2.3. Pendant toute la durée de l’accord, il est indispensable d’adapter l’organisation de travail à la réalité de l’activité économique et aux besoins des clients.
Il est entendu que les plannings prévisionnels seront réalisés pour des périodes de deux mois selon le niveau d’activité et porté à la connaissance des salariés en respectant un délai de prévenance de deux semaines minimum (soit 14 jours calendaires). Les plannings ainsi définis pourront être modifiés si les besoins du service ou du site l’exigent, sous réserve d’être notifié aux salariés concernés :
Avant la fin du cycle en cours pour le cycle suivant dans le cas où la modification des plannings consistera en l’ajout de jours chômés supplémentaires ;
Avant la fin du cycle en cours pour le second cycle suivant dans le cas où la modification des plannings consistera en l’ajout de jours de travail supplémentaires.
En cas d’urgence liée aux besoins du service ou du site justifiant une modification des plannings avec un délai de prévenance inférieur à ceux prévus aux alinéas ci-dessus, la Société fera appel à des salariés volontaires pour compléter le nouveau planning, au plus court la veille pour le lendemain. Il ne pourra alors pas être reproché à un salarié de ne pouvoir se rendre disponible.

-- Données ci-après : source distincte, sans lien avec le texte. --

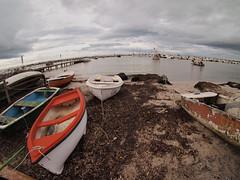 la spiaggia (frastebio) Tags: nuvole mare barche cielo alghe sabbia pontile costa onde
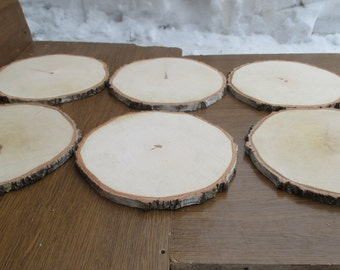 """Large Birch Wood Slices 9 -10 inch, 9""""-10""""wood slices, large wood slabs, wood platter, Rustic Wedding Decor, Cake Stand, Wedding Centerpiece"""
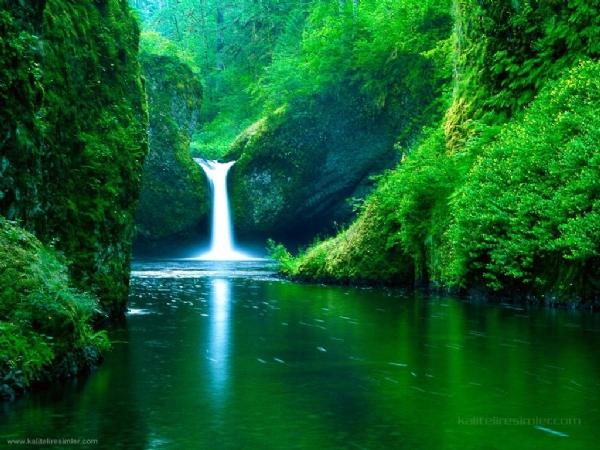 Yeşilin su ile birleşen güzelliği 2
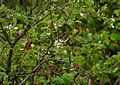 Wrightia tinctoria in Keesaraguda, AP W IMG 9078.jpg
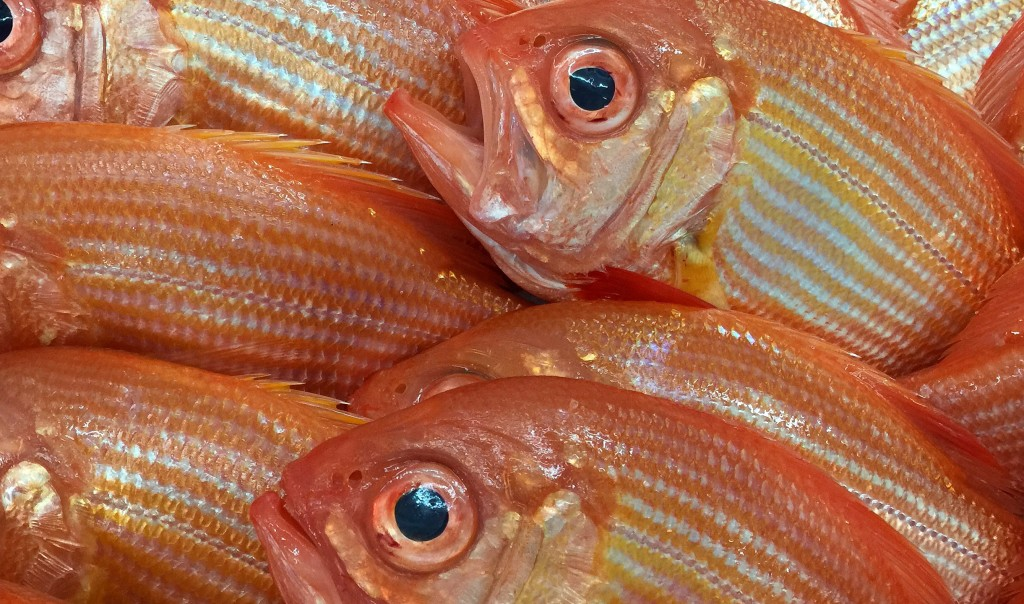 Red Snapper wholesale box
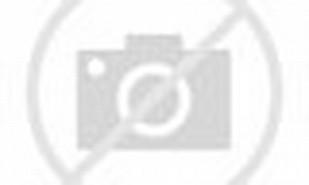 Aplikasi Android untuk Menambah Bingkai Foto Keren Berbagai Tema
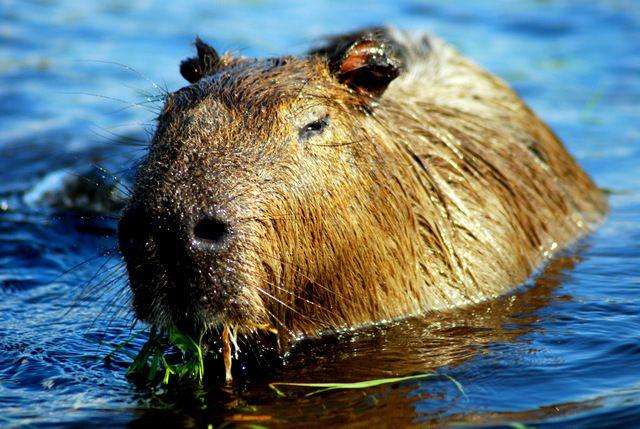 Day 117: Capybara, Esreros del Ibera (Argentina)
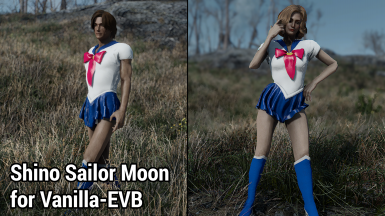 Shino Sailor Moon for Vanilla-EVB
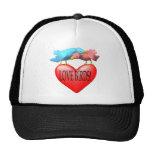 Pájaros del amor gorras de camionero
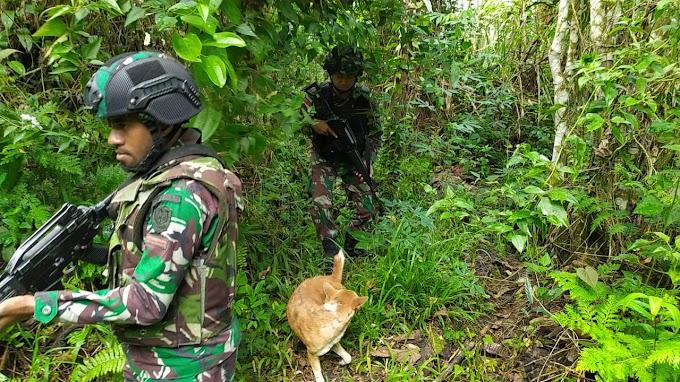 Satgas Raider 300 Bersihkan Hutan Papua Dari Berbagai Ancaman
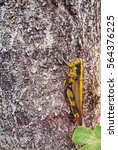 Small photo of Edgar Brown grasshopper perched on a forest tree.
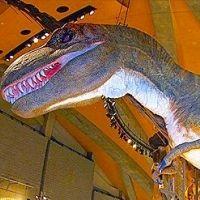 恐竜がダイナミック!地球とヒトの歴史を学べる「自然史博物館」とは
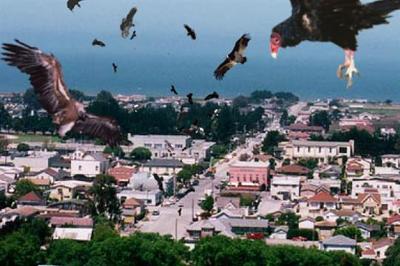 Birdemic%202.jpg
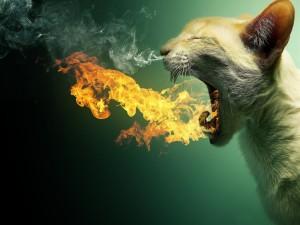 Gato expulsando fuego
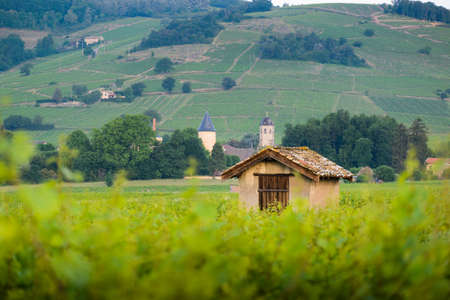 Hut in vineyards of Brouilly, Beaujolais, France Фото со стока - 131695643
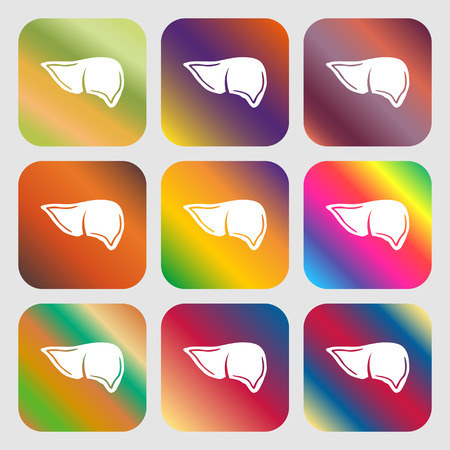 consept: Liver sign icon . Nine buttons with bright gradients for beautiful design. Vector illustration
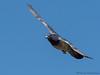 Rock Pigeon in flight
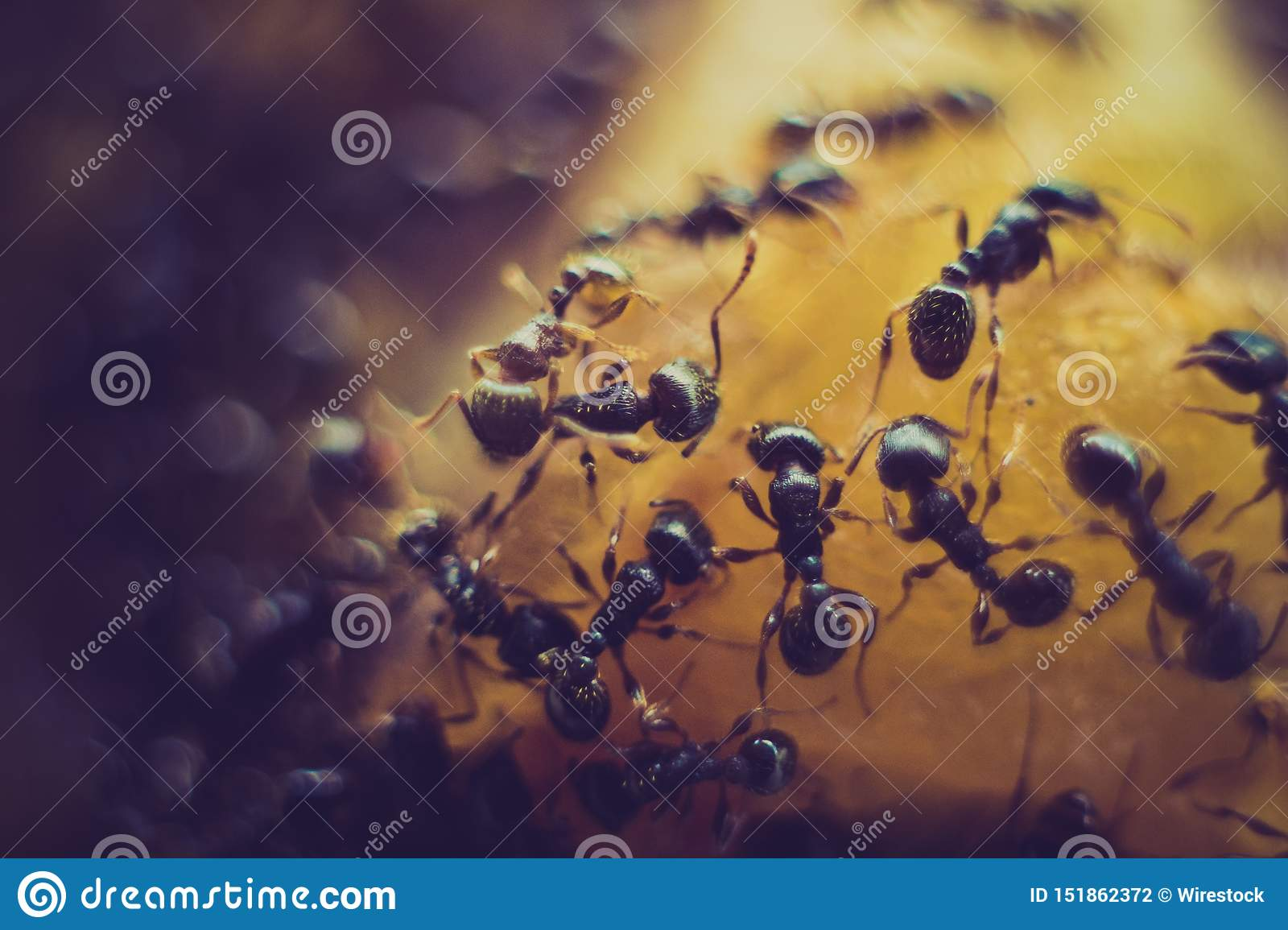 Extreme closeup of an ant colony on a bright orange surface
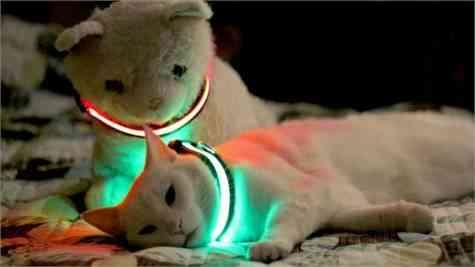 Collar LED mascotas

2.4. Les parties au présent accord rappellent que le dispositif d’APLD-R ne peut être cumulé, sur une même période et pour un même salarié, avec le dispositif d’activité partielle prévu à l’article L.5122-1 du code du travail.
Toutefois, un employeur bénéficiant du dispositif APLD-R au titre d’une partie de ses salariés peut concomitamment bénéficier, pour d’autres salariés, du dispositif d’activité partielle classique. Article 3 Indemnisation des salariés placés en APLD Le salarié placé en APLD-R percevra une indemnité d’activité partielle au titre des heures chômées dans ce cadre, en lieu et place de son salaire. Il est précisé à titre indicatif que cette indemnité horaire correspond au jour de la conclusion du présent accord à 70% de sa rémunération brute servant d’assiette à l’indemnité de congés payés. La rémunération maximale prise en compte pour le calcul de l'indemnité horaire est égale à 4,5 fois le taux horaire du salaire minimum interprofessionnel de croissance. Cette indemnité est portée à 100 % de la rémunération antérieure nette du salarié pendant la réalisation des actions de formation mentionnées à l’article 6 mises en œuvre pendant les heures chômée au titre de l’APLD-R. En cas d’évolutions légales ou réglementaires, les nouvelles modalités d’indemnisation s’appliqueront le cas échéant de plein droit. Article 4 Congés, jours de repos et C2P
4.1. Les salariés pourront privilégier la pose de leurs congés payés, JRTT, AR relève, jours d’ancienneté et mobiliser leur Compte Epargne Temps afin de bénéficier d’un maintien de leur salaire à hauteur de la rémunération qu’ils auraient perçu s’ils avaient travaillé.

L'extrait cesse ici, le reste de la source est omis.